- Born: Boyrereau Brinch c. 1742 Middle Niger, West Africa
- Died: April 20, 1827 (aged 84–85) Georgia, Vermont, US
- Occupations: Enslaved sailor, soldier, farmer, author
- Spouse: Susannah Dublin (Susanna)
- Allegiance: Great Britain United States
- Branch: Royal Navy (1756-1763) Continental Army (1775–1781)
- Commands: Connecticut Line
- Conflicts: French and Indian War Siege of Havana; ; American Revolutionary War Battle of White Plains; Siege of Fort Mifflin (WIA); ;

= Jeffrey Brace =

Former slave and writer

Jeffrey Brace (born Boyrereau Brinch; c. 1742 – April 20, 1827) was a formerly enslaved person who was taken from West Africa around 1750 and a veteran of the American Revolutionary War. He became the first African-American citizen of Poultney, Vermont. Brace became blind in his later years. Benjamin Prentiss published his life story as The Blind African Slave or the Memoirs of Boyrereau Brinch Nicknamed Jeffrey Brace.

==Biography==
Brace was born in West Africa circa 1742 with the birth name Boyrereau Brinch. In his memoir, Brace describes growing up in the Christian kingdom of "Bow-Woo" before being kidnapped by slave traders at a young age and taken to the Caribbean. Scholars believe this region may correspond to present-day Mali, based on geographical and cultural details in his memoir.

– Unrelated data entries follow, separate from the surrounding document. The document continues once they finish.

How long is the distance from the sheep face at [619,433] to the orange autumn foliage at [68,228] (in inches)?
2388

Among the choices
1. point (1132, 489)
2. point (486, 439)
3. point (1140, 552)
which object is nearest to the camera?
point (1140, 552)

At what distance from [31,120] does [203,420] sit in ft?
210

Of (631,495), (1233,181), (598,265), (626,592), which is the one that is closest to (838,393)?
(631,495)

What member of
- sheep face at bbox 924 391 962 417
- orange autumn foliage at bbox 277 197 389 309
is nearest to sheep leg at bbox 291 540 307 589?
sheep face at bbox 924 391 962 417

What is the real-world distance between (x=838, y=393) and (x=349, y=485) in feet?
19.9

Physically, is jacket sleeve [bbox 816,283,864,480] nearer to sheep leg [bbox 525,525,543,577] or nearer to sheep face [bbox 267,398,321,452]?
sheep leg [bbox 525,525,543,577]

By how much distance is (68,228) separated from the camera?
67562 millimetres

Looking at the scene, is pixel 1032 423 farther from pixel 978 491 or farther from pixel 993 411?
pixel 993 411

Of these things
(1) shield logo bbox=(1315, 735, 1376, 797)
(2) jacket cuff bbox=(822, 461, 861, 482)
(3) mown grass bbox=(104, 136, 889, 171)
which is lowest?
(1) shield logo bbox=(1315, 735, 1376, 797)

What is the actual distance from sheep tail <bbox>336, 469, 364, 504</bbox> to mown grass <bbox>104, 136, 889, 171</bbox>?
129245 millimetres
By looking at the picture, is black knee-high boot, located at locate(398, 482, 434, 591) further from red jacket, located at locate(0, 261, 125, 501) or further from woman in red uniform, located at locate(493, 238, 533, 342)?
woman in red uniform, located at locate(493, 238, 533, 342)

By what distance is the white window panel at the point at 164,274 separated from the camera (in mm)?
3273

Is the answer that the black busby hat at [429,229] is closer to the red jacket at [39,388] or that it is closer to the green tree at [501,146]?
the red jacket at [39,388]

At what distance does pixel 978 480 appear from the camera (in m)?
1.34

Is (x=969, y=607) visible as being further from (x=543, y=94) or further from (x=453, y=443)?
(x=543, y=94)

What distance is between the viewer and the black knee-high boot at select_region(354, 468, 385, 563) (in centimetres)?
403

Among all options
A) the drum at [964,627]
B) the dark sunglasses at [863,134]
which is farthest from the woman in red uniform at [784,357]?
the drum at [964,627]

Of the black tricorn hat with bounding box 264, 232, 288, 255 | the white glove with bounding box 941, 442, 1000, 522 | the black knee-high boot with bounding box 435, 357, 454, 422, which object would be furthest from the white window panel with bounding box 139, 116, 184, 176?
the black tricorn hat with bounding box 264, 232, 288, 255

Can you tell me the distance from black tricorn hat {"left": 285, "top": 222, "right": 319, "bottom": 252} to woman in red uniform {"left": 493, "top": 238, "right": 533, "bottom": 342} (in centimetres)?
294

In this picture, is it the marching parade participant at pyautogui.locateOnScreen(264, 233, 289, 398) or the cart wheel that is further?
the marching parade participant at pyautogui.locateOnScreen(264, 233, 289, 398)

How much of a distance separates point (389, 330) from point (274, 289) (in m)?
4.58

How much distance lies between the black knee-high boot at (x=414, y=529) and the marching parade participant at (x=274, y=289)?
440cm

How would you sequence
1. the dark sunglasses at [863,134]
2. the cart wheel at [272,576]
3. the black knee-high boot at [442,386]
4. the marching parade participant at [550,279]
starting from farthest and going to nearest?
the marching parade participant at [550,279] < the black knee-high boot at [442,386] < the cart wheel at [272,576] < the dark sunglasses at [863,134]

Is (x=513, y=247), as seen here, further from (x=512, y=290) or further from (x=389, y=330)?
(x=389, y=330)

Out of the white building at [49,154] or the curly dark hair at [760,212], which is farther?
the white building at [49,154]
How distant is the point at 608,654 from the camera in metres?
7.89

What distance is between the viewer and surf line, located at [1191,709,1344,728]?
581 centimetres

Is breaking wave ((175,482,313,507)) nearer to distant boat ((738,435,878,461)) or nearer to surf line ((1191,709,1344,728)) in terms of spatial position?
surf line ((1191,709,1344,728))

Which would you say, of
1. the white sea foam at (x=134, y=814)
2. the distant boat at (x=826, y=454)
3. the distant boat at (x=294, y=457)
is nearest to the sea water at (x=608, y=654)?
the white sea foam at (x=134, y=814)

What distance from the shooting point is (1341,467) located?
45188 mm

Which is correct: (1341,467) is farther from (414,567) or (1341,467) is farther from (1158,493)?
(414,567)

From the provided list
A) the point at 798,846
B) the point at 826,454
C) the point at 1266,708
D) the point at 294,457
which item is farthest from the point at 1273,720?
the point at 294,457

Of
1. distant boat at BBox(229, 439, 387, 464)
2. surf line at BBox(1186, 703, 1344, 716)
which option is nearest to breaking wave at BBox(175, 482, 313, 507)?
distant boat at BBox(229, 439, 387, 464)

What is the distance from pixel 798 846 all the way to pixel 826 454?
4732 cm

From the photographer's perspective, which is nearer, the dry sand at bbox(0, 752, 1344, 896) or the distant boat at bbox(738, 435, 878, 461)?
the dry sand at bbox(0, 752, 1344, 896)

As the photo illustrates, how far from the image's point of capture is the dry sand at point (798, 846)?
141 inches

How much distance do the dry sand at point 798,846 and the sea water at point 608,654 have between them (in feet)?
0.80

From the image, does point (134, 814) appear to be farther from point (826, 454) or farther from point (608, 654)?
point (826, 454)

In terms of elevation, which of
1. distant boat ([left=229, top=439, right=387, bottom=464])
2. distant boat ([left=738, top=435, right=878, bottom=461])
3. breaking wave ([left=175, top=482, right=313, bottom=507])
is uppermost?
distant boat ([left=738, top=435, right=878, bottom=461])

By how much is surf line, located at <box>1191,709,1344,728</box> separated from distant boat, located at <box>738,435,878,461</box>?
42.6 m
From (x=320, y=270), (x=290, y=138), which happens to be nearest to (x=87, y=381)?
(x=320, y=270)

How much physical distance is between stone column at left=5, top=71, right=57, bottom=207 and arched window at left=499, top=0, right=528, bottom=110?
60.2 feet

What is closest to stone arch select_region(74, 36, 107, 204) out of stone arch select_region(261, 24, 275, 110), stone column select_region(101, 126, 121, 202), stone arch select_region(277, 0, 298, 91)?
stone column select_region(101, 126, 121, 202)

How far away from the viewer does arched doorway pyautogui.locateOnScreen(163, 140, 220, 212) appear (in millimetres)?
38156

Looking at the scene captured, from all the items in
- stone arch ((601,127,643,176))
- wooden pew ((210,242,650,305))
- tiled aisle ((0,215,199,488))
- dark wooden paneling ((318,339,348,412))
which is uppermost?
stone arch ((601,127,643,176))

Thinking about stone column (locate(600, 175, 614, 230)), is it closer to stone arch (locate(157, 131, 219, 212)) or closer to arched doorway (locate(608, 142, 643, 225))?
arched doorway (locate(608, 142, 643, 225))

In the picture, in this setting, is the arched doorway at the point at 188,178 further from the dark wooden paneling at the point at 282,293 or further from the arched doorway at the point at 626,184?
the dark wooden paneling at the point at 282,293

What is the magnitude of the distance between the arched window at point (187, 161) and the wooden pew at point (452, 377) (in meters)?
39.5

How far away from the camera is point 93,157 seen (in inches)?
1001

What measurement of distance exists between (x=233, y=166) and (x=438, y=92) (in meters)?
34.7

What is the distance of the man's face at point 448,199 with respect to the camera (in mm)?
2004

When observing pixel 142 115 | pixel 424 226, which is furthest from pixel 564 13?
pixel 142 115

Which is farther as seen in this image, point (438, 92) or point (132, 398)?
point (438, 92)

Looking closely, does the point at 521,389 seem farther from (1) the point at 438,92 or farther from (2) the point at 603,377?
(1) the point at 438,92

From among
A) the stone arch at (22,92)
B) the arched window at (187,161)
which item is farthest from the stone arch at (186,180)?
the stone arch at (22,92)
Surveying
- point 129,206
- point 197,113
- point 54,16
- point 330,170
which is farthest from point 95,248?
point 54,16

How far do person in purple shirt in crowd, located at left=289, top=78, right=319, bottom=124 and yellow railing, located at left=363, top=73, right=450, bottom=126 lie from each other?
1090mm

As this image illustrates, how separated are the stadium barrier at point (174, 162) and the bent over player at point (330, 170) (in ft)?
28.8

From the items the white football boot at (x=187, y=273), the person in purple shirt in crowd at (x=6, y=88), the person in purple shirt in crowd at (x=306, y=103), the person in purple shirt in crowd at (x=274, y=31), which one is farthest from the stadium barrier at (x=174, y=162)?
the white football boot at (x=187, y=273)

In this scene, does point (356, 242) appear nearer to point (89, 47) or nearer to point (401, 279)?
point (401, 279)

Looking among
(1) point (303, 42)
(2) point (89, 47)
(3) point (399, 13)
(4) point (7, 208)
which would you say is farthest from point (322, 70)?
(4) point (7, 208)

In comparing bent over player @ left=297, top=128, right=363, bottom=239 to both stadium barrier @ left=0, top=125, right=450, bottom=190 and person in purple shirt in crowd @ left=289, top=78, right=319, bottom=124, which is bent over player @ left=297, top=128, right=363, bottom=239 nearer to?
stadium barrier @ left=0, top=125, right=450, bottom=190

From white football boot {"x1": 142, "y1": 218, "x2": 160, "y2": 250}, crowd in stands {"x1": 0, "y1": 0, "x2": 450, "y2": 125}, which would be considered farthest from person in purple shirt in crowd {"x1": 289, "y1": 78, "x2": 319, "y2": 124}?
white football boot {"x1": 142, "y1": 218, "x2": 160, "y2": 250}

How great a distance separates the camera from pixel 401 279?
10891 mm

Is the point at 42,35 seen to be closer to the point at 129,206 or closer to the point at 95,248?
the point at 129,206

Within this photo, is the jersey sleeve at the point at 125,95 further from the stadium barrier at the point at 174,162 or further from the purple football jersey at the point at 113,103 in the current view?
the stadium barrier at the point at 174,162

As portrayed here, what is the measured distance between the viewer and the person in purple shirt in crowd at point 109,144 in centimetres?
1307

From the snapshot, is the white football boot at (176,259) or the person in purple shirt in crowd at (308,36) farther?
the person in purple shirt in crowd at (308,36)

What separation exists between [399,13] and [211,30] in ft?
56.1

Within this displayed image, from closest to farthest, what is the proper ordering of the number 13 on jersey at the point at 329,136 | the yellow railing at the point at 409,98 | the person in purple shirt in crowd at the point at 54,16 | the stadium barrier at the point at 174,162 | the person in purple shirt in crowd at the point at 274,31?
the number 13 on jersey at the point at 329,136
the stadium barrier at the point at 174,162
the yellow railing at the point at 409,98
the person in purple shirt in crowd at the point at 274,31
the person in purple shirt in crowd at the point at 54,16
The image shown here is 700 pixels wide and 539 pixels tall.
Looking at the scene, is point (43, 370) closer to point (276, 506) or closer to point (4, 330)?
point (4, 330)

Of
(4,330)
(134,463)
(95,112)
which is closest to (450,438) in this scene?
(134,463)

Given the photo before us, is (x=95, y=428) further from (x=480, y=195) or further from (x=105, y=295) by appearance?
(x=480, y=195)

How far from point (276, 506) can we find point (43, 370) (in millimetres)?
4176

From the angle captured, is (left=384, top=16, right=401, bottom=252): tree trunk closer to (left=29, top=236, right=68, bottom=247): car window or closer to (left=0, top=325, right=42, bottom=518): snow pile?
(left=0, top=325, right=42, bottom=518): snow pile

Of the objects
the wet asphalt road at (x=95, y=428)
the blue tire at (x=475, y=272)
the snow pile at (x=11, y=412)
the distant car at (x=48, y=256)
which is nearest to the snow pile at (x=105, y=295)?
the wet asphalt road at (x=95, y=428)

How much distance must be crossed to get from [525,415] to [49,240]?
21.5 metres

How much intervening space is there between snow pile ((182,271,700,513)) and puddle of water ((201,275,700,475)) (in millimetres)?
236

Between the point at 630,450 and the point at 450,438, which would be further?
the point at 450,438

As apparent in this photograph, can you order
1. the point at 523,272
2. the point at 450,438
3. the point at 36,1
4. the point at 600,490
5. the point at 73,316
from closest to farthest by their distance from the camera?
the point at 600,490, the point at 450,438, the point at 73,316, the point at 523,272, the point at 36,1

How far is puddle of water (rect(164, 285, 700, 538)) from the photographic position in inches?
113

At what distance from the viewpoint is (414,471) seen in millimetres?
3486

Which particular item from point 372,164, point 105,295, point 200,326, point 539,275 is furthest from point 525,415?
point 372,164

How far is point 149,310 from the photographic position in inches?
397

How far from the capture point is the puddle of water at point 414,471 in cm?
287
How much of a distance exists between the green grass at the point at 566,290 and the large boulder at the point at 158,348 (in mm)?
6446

Brinch described himself as the “third son and seventh child of an ancient and honorable family.” His father, Whryn Brinch, and mother, Whryn Douden, came from distinguished lineages. His paternal grandfather, Yarram Brinch, served as a councilor and governor in the country of "Bow-Woo", while his maternal grandfather, Crassee Youghgon, was the first judge of petty offenses and civil disputes in Voah Goah. Brinch’s siblings included Cresse, Deeyee, Yarram, Desang, Bang, Nabaugh, and Dolacella.

As an enslaved sailor, he served in the privateer ship of Captain Isaac Mills, his enslaver, during the French and Indian War. Afterward, he was brought to New England, where he was eventually bought by the Stiles family of Woodbury, Connecticut. Unlike previous enslavers, Mary Stiles taught him to read, and significantly shaped his early life in America. Upon her death around 1773, ownership of Brinch passed to her eldest son, Benjamin Stiles, Esq.

Jeffrey served under Return Meigs during the American Revolutionary War. He fought in battles such as White Plains, and Fort Mifflin. His military service earned him an Honorable Discharge with a Badge of Merit at West Point Military Academy in 1783. Despite some accounts suggesting he was freed by Benjamin Stiles, no definitive evidence of manumission exists; it is more likely that his service secured his liberty.

After the war, he obtained his freedom from the Stiles family and settled in Poultney, Vermont. In Vermont, he met and married a free African-born widow, Susannah Dublin, and had children with her. Jeffrey Brace died on January 31, 1827, in Georgia, Vermont. His descendants live in St. Albans, Vermont, and the surrounding areas.

==Legacy==
Brace gave an oral account of his life to an abolitionist publisher, Benjamin Prentiss, who transcribed and published it as The Blind African Slave or the Memoirs of Boyrereau Brinch Nicknamed Jeffrey Brace. The Blind African Slave is part of the slave narrative genre.

The faculty union at the University of Vermont now offers a $500 book award in his name "to students who exemplify academic excellence and an active commitment to achieving social and economic justice."

A historical marker honoring Brace was erected in 2008 in Poultney.